**Given problem**
Extract, word for word, every line of the records from the line containing "In this photograph, how" through the final line of the records, including both of those lines.

Spatial questions based on pictures:
---
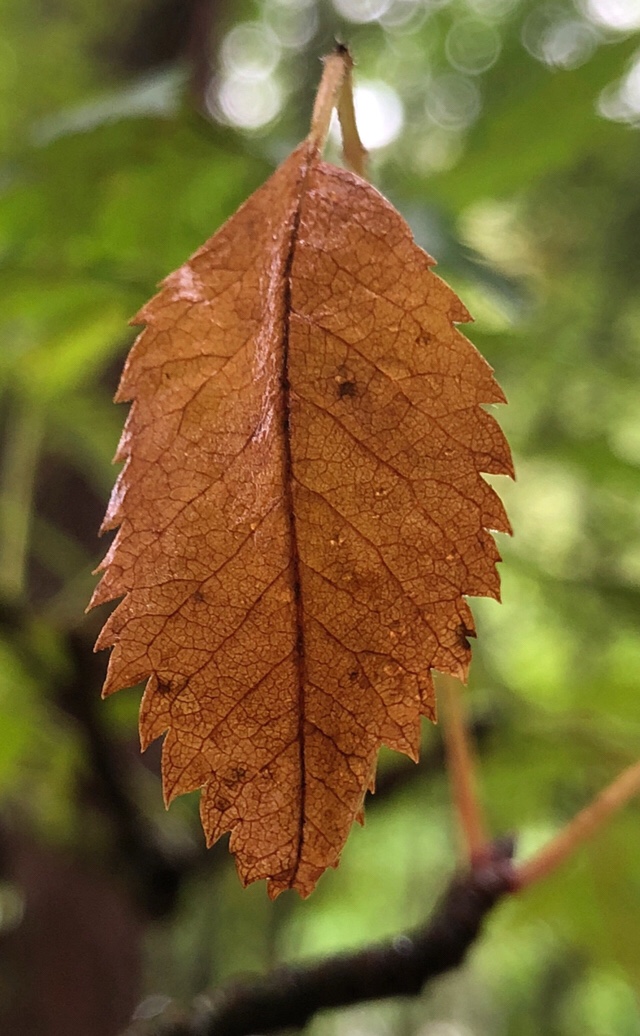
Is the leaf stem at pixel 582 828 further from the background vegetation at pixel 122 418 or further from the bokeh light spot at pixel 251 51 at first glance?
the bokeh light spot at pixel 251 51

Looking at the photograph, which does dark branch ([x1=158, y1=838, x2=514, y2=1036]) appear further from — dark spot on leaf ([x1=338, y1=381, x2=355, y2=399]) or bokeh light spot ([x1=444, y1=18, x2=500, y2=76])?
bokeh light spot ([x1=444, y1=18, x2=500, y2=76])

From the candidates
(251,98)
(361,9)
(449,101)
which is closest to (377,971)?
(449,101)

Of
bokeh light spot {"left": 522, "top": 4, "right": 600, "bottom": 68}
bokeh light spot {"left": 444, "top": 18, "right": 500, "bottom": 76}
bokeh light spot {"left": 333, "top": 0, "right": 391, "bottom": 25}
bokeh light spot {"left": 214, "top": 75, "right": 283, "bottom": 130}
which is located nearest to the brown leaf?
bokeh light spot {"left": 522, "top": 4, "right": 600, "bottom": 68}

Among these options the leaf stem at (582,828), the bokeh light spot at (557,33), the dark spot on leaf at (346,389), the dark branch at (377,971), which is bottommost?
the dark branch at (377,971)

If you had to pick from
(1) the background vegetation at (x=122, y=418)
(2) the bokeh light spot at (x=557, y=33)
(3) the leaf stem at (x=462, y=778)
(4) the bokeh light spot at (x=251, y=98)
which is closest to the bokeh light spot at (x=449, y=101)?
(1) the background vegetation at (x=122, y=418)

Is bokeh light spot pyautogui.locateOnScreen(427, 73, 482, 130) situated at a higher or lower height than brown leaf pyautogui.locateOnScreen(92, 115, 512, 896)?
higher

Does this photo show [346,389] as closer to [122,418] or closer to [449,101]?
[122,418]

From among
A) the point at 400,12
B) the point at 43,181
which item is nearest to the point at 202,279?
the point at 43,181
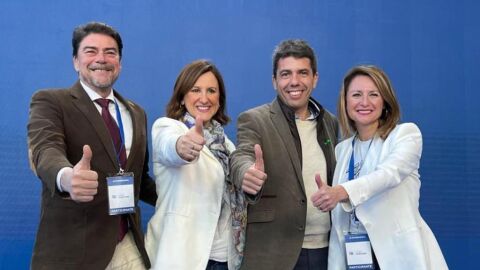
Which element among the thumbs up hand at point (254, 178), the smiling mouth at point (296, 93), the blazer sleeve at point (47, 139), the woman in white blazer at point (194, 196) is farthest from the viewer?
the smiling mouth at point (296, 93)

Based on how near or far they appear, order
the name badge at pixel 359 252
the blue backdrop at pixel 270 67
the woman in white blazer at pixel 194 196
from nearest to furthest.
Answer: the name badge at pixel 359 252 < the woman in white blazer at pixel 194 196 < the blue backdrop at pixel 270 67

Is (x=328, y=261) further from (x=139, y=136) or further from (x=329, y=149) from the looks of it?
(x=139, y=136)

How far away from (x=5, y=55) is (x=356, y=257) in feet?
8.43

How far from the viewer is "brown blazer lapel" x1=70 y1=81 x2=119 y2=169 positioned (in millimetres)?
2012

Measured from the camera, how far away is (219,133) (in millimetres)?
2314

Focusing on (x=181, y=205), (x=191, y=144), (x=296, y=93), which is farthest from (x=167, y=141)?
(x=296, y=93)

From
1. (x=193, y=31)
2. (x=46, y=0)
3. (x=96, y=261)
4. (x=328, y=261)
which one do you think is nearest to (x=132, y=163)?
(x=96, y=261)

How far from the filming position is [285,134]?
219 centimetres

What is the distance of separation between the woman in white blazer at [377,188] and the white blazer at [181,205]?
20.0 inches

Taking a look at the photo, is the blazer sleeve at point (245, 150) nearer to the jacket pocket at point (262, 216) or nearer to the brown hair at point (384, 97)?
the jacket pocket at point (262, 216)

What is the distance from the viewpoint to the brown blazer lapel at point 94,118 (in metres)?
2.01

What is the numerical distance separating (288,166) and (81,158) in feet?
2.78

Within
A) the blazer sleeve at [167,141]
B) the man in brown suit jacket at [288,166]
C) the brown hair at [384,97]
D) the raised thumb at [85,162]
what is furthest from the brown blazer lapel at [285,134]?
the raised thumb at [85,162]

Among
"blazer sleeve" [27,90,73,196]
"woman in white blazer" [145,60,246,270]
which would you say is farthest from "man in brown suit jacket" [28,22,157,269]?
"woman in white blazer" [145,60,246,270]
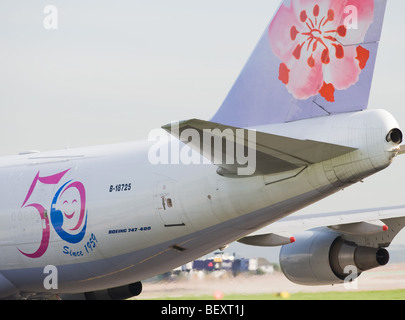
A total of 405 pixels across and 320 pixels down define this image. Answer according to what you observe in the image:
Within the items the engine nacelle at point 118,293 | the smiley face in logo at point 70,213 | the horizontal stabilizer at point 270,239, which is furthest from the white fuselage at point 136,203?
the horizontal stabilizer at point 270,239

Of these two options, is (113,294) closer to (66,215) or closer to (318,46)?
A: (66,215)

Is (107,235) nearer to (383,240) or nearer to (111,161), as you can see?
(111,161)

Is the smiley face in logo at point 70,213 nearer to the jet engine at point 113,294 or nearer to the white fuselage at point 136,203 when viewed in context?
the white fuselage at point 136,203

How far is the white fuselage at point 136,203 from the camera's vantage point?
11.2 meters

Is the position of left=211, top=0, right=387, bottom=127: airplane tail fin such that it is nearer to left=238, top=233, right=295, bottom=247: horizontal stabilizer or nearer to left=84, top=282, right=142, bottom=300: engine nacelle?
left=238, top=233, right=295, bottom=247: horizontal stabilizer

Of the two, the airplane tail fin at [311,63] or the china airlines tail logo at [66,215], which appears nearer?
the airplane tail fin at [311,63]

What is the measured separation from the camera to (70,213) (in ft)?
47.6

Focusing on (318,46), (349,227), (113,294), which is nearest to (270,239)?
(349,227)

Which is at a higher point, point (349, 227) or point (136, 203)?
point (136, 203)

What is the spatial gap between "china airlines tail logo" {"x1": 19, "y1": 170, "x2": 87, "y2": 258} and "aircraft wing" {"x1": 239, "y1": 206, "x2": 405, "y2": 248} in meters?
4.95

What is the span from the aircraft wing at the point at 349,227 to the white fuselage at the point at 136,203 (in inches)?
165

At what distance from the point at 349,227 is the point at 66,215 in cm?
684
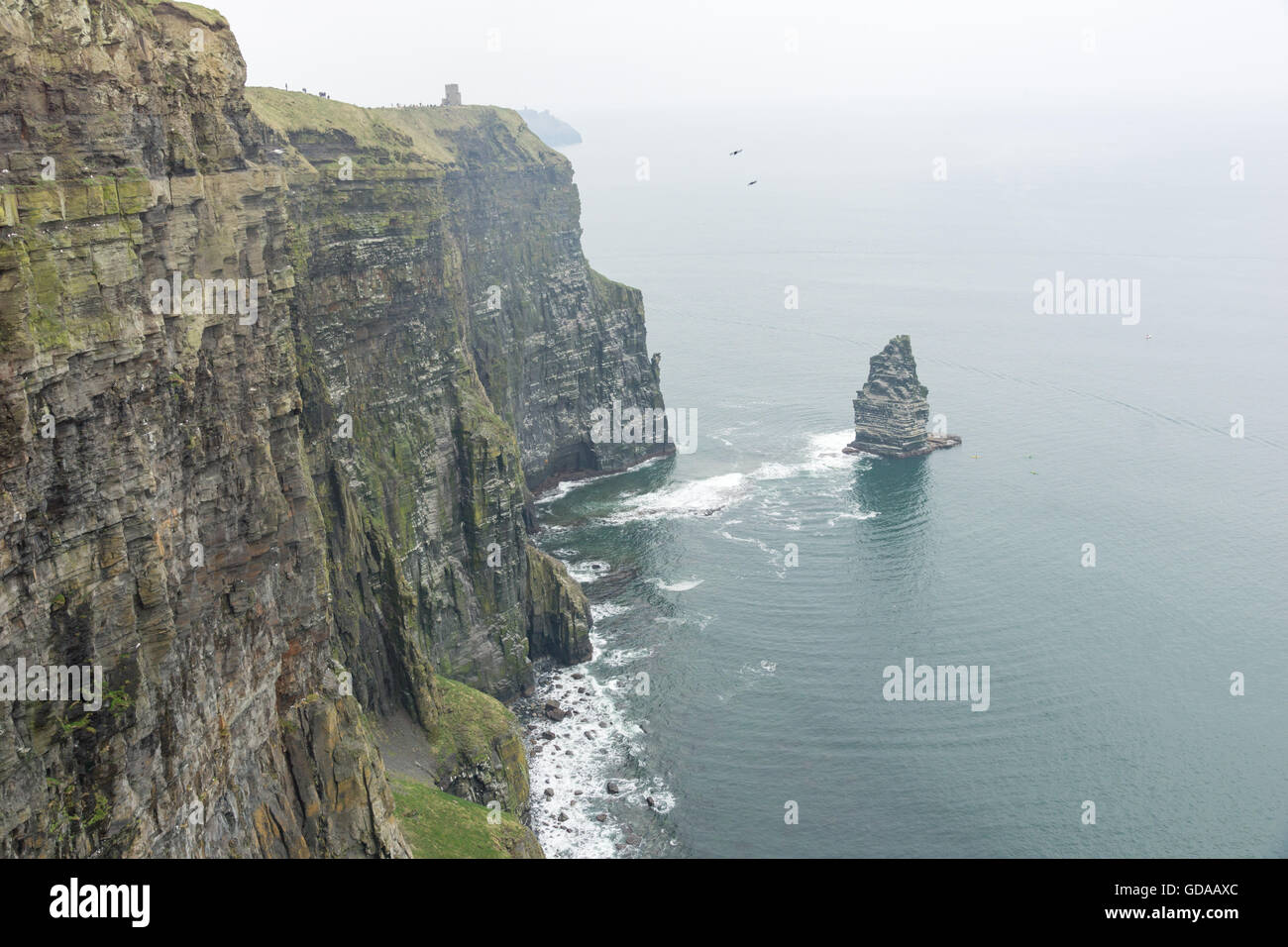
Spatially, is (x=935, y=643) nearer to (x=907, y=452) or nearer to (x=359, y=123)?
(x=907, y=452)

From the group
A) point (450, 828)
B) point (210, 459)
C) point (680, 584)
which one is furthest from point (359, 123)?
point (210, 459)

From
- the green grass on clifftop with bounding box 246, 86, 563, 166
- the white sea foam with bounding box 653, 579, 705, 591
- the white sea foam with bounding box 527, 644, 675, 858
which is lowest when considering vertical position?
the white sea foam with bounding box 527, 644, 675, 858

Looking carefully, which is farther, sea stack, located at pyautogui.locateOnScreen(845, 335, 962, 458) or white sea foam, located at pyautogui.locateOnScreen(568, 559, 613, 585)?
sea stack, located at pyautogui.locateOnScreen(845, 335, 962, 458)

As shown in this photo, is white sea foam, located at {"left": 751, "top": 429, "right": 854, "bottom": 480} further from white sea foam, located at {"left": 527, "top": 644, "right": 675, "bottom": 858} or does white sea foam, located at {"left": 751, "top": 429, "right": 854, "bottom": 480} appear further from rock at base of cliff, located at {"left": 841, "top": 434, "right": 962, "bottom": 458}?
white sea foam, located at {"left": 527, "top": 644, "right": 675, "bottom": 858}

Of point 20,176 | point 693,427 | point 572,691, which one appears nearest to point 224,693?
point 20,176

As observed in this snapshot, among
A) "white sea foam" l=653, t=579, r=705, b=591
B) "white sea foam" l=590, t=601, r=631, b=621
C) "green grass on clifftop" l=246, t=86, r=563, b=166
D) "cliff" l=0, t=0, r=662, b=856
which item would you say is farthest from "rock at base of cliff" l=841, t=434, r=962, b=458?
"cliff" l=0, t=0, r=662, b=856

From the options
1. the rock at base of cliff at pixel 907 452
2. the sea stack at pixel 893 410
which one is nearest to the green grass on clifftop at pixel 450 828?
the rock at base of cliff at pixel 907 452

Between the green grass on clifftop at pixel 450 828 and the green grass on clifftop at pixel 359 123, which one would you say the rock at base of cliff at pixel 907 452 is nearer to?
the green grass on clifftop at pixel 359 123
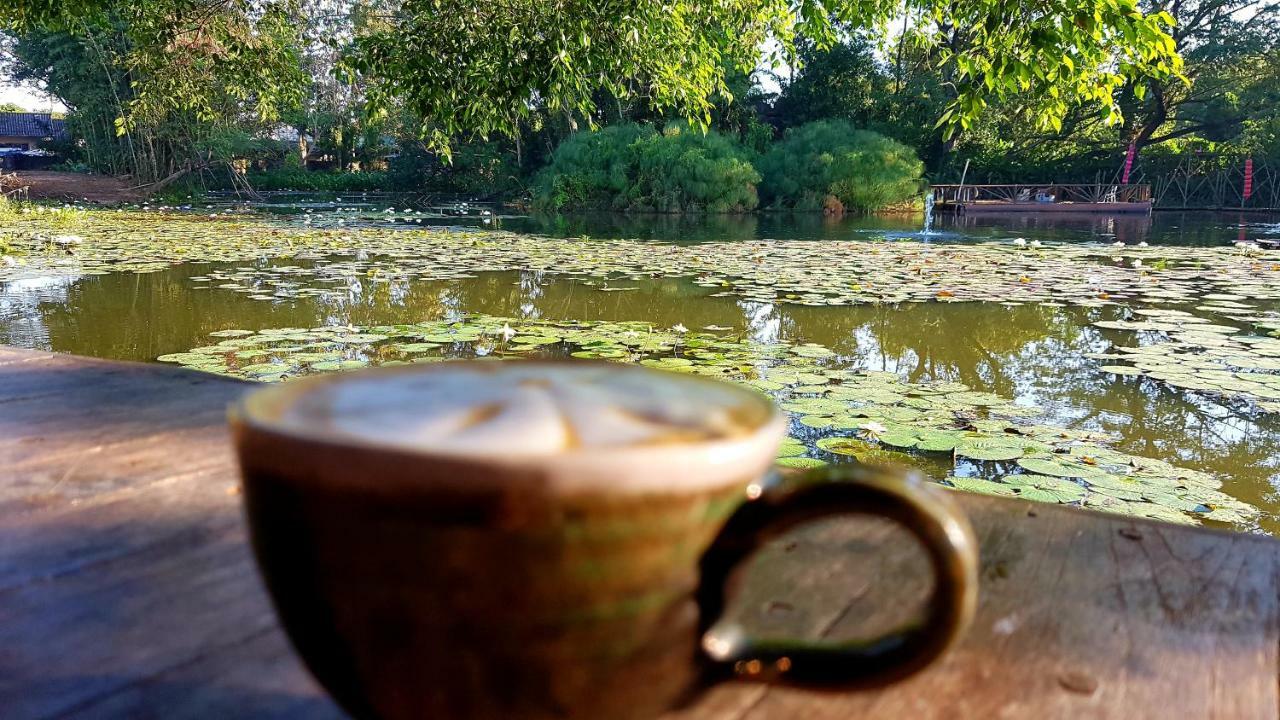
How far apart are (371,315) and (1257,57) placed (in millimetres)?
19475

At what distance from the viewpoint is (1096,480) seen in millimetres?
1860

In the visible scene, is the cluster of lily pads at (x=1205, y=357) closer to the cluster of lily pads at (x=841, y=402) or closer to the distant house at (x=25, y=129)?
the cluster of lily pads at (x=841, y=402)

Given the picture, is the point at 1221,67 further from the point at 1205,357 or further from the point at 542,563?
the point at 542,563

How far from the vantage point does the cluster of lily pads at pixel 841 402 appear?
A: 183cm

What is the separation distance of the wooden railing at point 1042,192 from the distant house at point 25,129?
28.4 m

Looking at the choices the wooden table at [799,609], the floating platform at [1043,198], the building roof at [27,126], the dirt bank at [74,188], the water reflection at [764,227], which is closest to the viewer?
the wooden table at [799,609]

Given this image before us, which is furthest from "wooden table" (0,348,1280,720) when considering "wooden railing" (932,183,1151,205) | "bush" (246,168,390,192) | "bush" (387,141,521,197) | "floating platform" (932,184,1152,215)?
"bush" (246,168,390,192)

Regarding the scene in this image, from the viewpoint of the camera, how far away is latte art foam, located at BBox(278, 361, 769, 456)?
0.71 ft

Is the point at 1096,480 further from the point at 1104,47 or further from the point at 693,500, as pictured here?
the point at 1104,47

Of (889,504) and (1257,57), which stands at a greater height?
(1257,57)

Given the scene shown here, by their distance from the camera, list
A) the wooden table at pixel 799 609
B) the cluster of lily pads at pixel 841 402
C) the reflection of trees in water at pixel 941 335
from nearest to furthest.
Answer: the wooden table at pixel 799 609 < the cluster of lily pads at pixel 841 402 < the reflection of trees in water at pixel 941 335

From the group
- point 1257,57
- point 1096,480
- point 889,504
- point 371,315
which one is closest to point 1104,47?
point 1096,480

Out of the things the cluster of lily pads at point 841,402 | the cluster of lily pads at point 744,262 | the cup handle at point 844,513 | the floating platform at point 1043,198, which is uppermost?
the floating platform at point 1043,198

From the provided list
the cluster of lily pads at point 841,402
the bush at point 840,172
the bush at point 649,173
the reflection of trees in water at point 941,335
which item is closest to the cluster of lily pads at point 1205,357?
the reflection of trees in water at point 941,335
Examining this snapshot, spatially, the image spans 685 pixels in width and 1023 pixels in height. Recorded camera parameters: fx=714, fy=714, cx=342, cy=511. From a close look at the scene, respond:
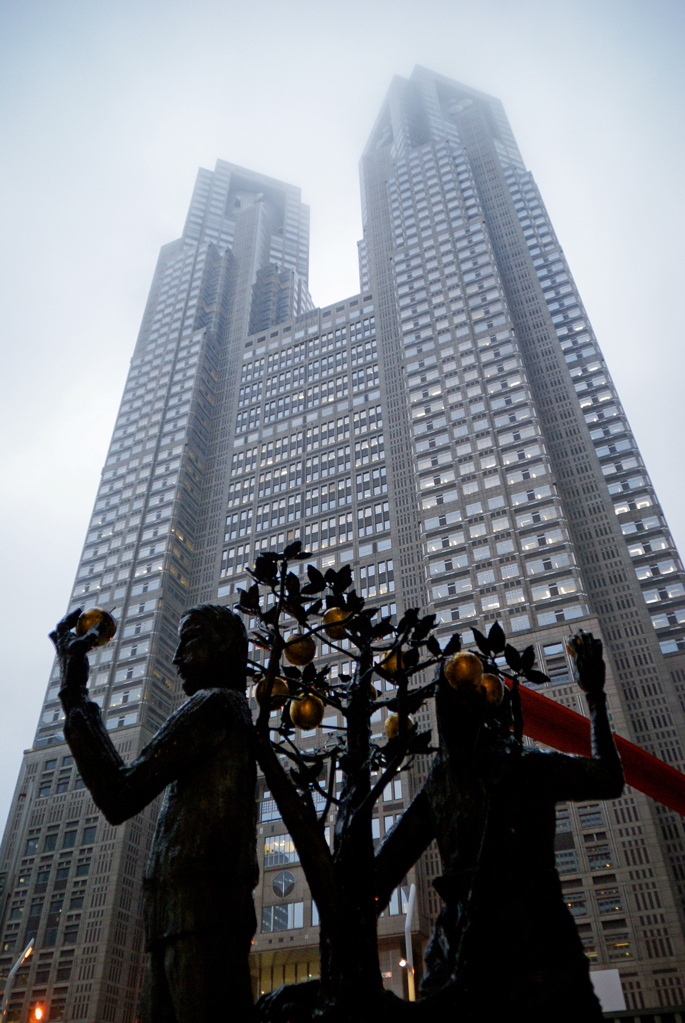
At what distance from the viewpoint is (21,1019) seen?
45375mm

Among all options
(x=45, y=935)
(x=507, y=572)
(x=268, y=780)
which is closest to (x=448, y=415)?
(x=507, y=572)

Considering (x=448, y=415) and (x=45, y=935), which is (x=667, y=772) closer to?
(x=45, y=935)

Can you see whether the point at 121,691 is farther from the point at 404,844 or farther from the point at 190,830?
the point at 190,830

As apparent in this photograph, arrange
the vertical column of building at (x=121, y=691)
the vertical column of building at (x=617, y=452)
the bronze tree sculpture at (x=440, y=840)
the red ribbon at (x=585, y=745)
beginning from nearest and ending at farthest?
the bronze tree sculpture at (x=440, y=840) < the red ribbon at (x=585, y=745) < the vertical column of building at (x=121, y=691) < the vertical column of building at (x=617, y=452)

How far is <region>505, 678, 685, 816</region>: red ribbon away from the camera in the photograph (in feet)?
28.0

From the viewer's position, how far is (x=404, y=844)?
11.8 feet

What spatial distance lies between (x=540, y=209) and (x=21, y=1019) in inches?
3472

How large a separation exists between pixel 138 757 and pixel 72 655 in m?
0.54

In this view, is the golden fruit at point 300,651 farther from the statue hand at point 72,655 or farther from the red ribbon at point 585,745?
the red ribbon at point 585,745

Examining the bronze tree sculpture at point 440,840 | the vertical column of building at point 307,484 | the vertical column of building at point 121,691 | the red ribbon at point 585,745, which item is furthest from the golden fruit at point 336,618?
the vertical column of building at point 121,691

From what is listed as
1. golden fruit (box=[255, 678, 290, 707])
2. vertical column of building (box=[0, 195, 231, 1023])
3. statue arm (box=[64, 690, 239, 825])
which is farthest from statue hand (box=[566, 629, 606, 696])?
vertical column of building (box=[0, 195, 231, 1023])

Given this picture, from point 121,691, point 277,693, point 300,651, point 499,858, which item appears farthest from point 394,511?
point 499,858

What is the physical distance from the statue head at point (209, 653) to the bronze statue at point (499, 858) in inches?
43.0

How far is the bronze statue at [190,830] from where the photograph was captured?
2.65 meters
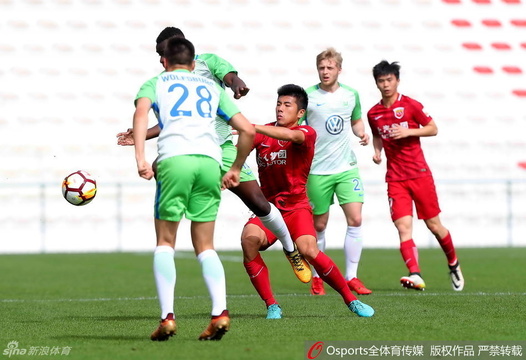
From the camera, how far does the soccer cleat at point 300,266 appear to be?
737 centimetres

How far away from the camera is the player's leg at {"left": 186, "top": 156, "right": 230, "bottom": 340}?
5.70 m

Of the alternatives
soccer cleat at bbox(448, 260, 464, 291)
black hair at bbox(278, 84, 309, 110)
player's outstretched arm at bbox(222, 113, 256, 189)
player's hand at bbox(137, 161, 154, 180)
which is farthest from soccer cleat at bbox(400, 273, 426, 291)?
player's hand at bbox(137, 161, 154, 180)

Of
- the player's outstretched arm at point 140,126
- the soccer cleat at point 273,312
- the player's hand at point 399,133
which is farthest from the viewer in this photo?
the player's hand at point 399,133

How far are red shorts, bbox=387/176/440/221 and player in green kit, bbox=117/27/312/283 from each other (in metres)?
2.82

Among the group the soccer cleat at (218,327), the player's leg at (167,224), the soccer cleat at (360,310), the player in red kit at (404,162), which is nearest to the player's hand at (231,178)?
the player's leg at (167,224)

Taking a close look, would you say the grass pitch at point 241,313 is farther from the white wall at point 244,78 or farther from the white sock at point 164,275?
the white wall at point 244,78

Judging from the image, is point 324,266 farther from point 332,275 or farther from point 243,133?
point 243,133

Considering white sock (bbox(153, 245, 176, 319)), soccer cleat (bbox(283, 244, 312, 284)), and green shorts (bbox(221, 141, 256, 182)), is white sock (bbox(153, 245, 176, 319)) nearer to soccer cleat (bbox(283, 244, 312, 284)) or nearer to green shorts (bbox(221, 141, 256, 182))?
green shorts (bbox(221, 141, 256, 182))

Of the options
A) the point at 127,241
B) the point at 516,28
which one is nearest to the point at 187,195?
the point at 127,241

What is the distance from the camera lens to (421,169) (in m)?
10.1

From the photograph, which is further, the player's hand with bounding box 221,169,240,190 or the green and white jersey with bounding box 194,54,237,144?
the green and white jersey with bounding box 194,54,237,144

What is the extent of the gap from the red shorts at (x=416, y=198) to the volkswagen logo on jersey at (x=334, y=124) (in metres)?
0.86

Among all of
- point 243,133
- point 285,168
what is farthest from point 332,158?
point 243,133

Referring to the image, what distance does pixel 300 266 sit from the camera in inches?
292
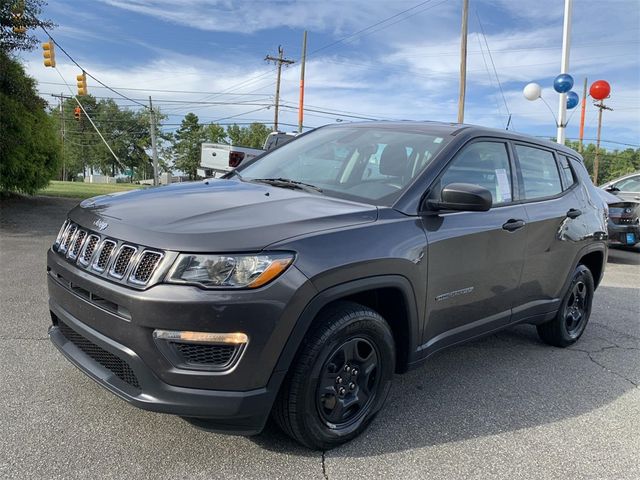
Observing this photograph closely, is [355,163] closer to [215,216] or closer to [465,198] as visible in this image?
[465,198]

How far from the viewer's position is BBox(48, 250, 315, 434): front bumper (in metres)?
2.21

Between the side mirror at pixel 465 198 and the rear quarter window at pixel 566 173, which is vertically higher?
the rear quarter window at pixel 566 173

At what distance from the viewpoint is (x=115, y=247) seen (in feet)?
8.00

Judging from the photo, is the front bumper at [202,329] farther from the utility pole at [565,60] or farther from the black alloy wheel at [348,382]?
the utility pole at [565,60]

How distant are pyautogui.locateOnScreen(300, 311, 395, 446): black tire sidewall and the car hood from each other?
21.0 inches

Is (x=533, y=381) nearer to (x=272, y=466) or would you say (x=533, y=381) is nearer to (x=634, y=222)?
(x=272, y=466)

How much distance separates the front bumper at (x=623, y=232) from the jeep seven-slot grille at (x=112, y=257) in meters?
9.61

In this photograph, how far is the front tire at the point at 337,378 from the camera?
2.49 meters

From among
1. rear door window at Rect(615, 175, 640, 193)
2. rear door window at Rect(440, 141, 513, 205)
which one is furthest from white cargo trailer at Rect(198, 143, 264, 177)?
---
**Answer to the task**
In this photograph, how far is the front tire at the point at 337,378 from the camera?
2.49 meters

From among
1. rear door window at Rect(615, 175, 640, 193)
2. rear door window at Rect(440, 141, 513, 205)
which one is furthest from white cargo trailer at Rect(198, 143, 264, 177)?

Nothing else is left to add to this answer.